Almost Transparent Blue è uno dei romanzi più brutali di Ryū Murakami. Sesso, droga e rock’n’roll in una città portuale del Giappone con una base militare americana ad un tiro di schioppo.
Romanzo senza plot, indugia sulle descrizioni e le sensazioni di violenza come se la scrittura fosse posseduta da un flusso esperenziale allucinogeno.
Questo aspetto deve aver influenzato per forza la musica di Bjorn Magnusson, qui al suo debutto con il proprio nome, ma già attivo dietro la sigla Great Black Waters, con la quale ha fatto uscire una manciata di ballad sghembe lungo due pubblicazioni e qualche sette pollici.
“Almost Transparent Blue” recupera tutte le suggestioni psych folk dei precedenti lavori, declinandoli con maggior concisione nella scrittura e lavorando di cesello sulla struttura delle canzoni.
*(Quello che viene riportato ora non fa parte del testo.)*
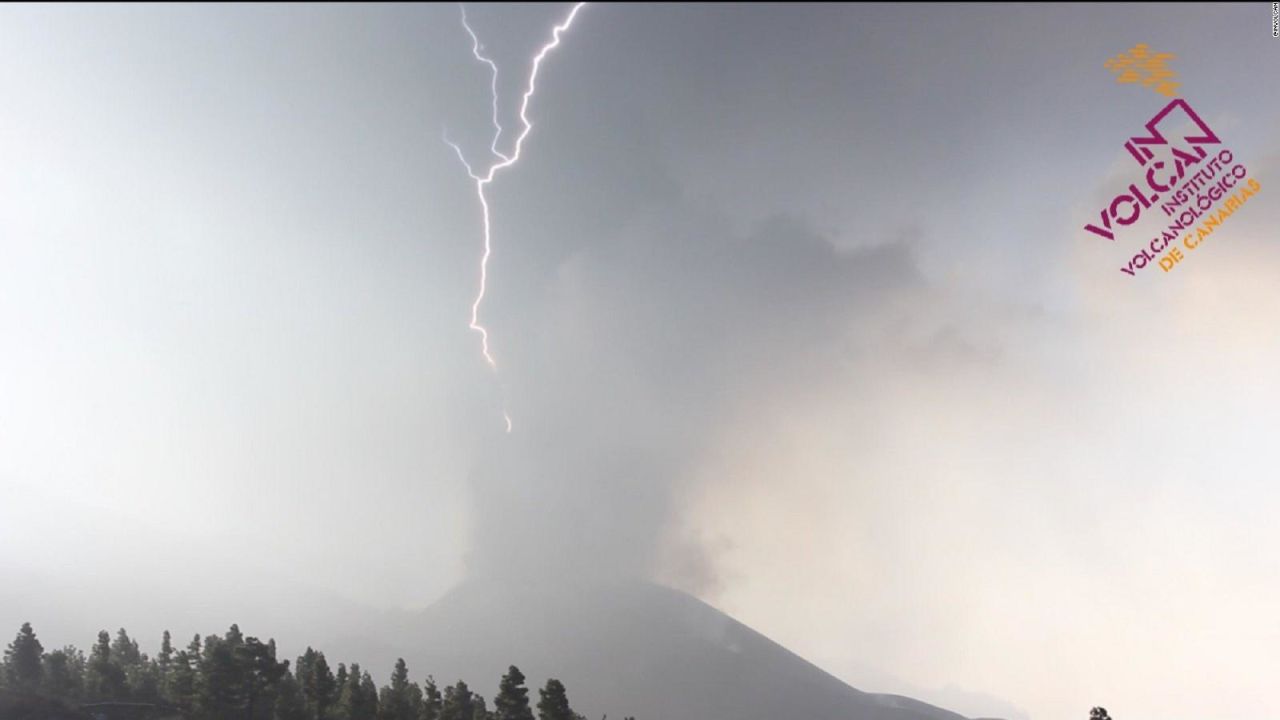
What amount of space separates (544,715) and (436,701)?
3181 centimetres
Ci fosse stato Alan Mcgee alla produzione, avrebbe potuto ottenere risultati eccellenti da questo piccolo autore visionario, capace comunque di stupire con più di un episodio, sopratutto quelli che si smarcano dalla retorica britannica per guardare con più forza a certe forme noise fine anni novanta, tra tutte, quelle che ricordano i Royal Trux più dopati e deraglianti.
Magnusson, rispetto a Neil Hagerty guarda con meno interesse agli Stones e sembra abbacinato dalle ballad elettriche e narcolettiche di Neil Young, in questo senso un brano come The Heat, oltre ad essere un piccolo capolavoro, è assolutamente paradigmatico e rappresenta una delle cose migliori dell’album, insieme ad altri episodi più pop e al netto delle intermission strumentali che forse indeboliscono il risultato complessivo.
Ad accompagnare l’album una serie di video sperimentali a bassa definizione, realizzati probabilmente in video 8 o in vhs, o forse anche in super 8, non ha importanza, è l’allure che conta e lo spirito di una deriva nel suo manifestarsi, perfetti per la musica di questo autore da tenere assolutamente d’occhio.